The Australian arm of global beer giant Heineken has suffered a drop in sales as more trendy inner-city types with beards spurn the local brew because it is made at Lion's commercial brewery in Sydney, and not imported like many other premium beer rivals, Brisbane Times reported on March 6.

Heineken's joint venture with food and beverages group Lion squeezed out a tiny increase in profit last year, even though sales went backwards by 9.2 per cent to A$65.8 million.

The joint venture brews Heineken under a licence for the Australian market at Lion's Lidcombe brewery in western Sydney.

The fact Heineken is brewed in Australia for the local market rather than being an "imported" beer seems to matter to discerning customers.

Pablo Theodoros, manager at East End Cellars in the trendy East End of Adelaide's CBD, says sales of Heineken and other more mainstream premium beers have fallen away and there are regular instances where customers will ask specifically if it is the imported Heineken being stocked or the one brewed in Australia.
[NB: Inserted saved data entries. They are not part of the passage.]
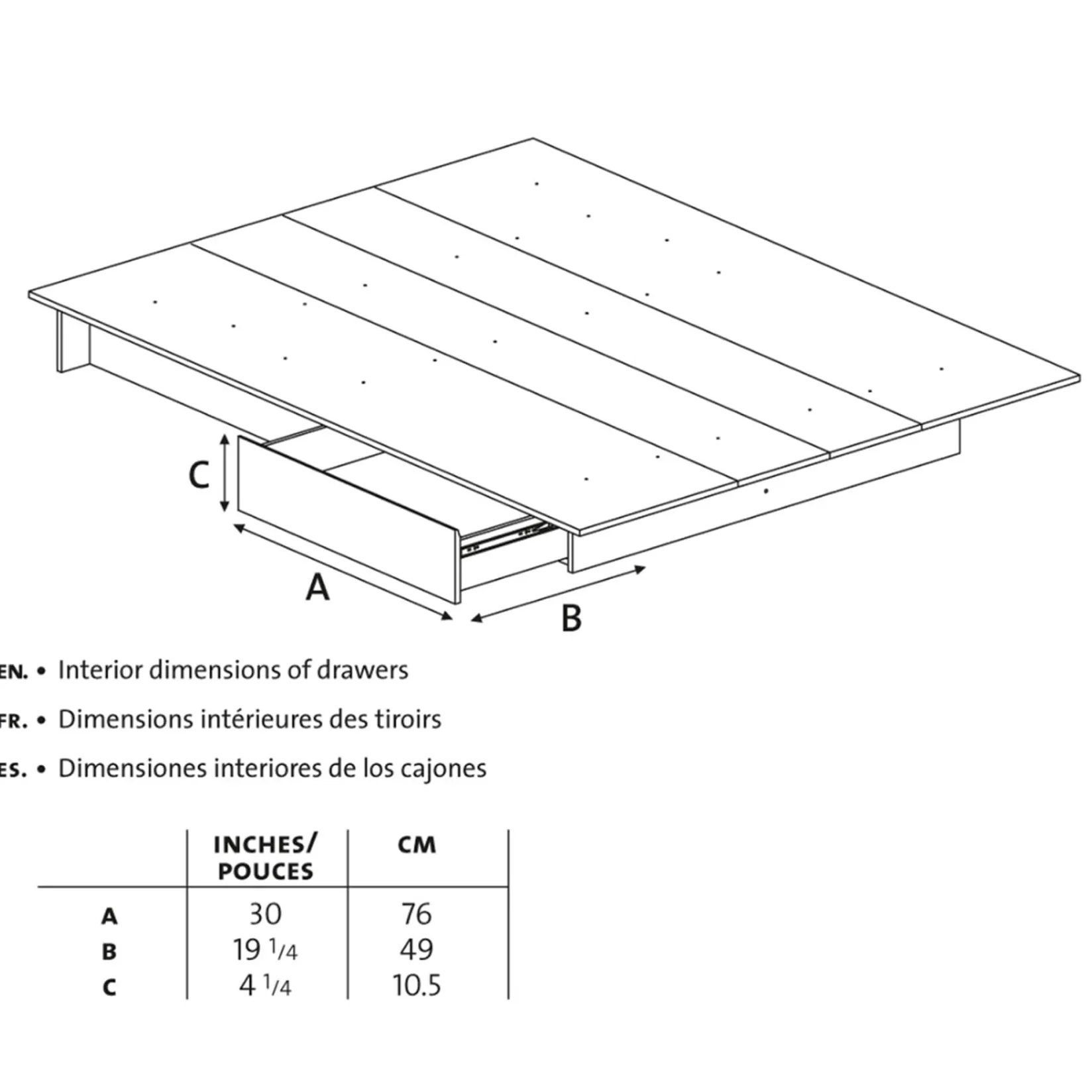 C

A

B

EN. • Interior dimensions of drawers

FR. • Dimensions intérieures des tiroirs

ES. • Dimensiones interiores de los cajones

| | INCHES/ POUCES | CM |
|---|---|---|
| A | 30 | 76 |
| B | 19 $\frac{1}{4}$ | 49 |
| C | 4 $\frac{1}{4}$ | 10.5 |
"A lot of people do ask about that and they then tend to go for a locally brewed craft beer," he says.

Craft beer, where more than 150 micro-breweries have set up around Australia and are championed mainly by inner-city dwellers, is the fastest growing segment in the beer market, with analysts estimating it is growing at between 10 to 15 per cent a year.

The premium beer market is also still growing as a category, but mainstream beer has been in decline for the past six years. Total beer consumption in Australia has fallen to its lowest levels since World War II because of a combination of changing consumer trends, drink driving laws and excise increases.

The Heineken joint venture is now in its 11th year after being established in 2004 when the Dutch brewer partnered with what was then known as Lion Nathan to try and give the Heineken brand more momentum and to take advantage of the rising demand for premium beers in the Australian market.

Heineken Lion Australia made a net profit after tax of A$12.6 million for the 12 months ended September 30, 2014, up from A$12.2 million a year earlier according to the joint venture company's accounts which have just been lodged with the corporate regulator.

Lion, which in 2009 was taken over by Japanese conglomerate Kirin Corporation after a A$3.4 billion buyout, sells mainstream beers XXXX Gold, Tooheys and West End in its own beer business, which also includes James Boag's Premium Lager among its more upmarket, premium brands.

The Heineken Lion entity in its annual report said sales revenue for the year ended September 30, 2014 had fallen to A$65.8 million from A$72.5 million a year earlier.

The Heineken Lion vehicle paid two dividends of 62.5¢ each in both June, 2014 and October, 2014. The European parent Heineken NV, is the world's third-largest brewer and last month foreshadowed sales and margin growth were likely to slow in 2015 across its worldwide business after a spike in 2014 partially fuelled by its World Cup soccer sponsorship.